Last Friday, Culture Night in Dublin, the Tola Vintage shop in Temple Bar’s annual block party was shut down by the Gardaí, and three people were arrested. The police actions were met with criticism for the use of excessive force and suggestions of an underlying racial motivation.
The Gardaí’s statement about the matter cited “public safety concerns” but that doesn’t explain how an innocuous gathering of people inside and outside a vintage shop escalated into baton-charging, threats of pepper-spray and a disproportionate number of guards clearing the busy Temple Bar area with an unwarranted heavy-handiness.
The incident happened, in an increasingly hostile environment for minority communities in Ireland. Why was a block party in Temple Bar, that was giving no immediate pressing trouble, met with violence, while violence at far right protests and the burning of buildings earmarked for asylum seekers goes unpunished?
Ireland is seeing an increasing number of anti-immigrant accounts online, and the verbal abuse of people of colour has increased, while just this week, the government’s Justice Minister Helen McEntee has dropped the incitement or hate speech sections of the Criminal Justice Bill.
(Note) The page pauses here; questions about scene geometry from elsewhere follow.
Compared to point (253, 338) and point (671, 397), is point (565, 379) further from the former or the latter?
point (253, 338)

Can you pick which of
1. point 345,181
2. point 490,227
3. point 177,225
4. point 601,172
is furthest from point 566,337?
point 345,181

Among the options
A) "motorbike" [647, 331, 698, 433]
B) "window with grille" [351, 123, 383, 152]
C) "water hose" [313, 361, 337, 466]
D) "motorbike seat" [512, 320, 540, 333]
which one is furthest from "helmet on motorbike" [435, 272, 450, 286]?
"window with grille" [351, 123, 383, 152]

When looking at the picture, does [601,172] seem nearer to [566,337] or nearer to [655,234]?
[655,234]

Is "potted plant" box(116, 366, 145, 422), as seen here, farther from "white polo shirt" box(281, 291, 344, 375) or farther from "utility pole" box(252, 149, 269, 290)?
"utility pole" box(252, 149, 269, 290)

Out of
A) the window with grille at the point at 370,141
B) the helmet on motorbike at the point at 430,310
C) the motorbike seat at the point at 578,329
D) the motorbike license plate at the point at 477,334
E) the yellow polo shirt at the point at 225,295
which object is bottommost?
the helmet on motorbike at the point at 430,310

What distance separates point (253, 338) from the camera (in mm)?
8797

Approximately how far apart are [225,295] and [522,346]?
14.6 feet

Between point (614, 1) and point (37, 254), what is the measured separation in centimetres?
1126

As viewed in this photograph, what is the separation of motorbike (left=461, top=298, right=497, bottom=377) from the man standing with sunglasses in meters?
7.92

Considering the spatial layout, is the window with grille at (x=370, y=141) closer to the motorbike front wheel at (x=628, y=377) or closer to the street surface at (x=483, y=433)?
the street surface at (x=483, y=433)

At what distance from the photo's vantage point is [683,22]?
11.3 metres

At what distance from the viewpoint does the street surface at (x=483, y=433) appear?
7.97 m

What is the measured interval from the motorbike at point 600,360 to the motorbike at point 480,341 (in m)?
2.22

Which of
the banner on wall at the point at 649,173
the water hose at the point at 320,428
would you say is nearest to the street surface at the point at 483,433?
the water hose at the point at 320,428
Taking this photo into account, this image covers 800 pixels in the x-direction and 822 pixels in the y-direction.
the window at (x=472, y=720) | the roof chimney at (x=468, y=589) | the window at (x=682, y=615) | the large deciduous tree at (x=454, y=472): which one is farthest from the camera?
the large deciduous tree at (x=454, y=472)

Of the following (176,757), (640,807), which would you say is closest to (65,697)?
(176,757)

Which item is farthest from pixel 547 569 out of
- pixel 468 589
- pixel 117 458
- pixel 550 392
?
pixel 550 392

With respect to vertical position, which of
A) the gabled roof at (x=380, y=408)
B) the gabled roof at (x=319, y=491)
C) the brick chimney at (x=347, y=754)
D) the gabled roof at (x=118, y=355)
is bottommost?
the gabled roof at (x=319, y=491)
On this week’s podcast, we talk to Silent Jee, a DJ on the night about what went down from his perspective, and how the guards showing up at the block party is nothing new.
We explore how these kinds of actions are familiar to black and POC in Ireland’s creative community.
We talk to Mo Cultivation’s Bekah Molony about what allies and peers can do and how nothing has changed since the Black Lives Matter movement in 2020. Things have arguably gone the other way.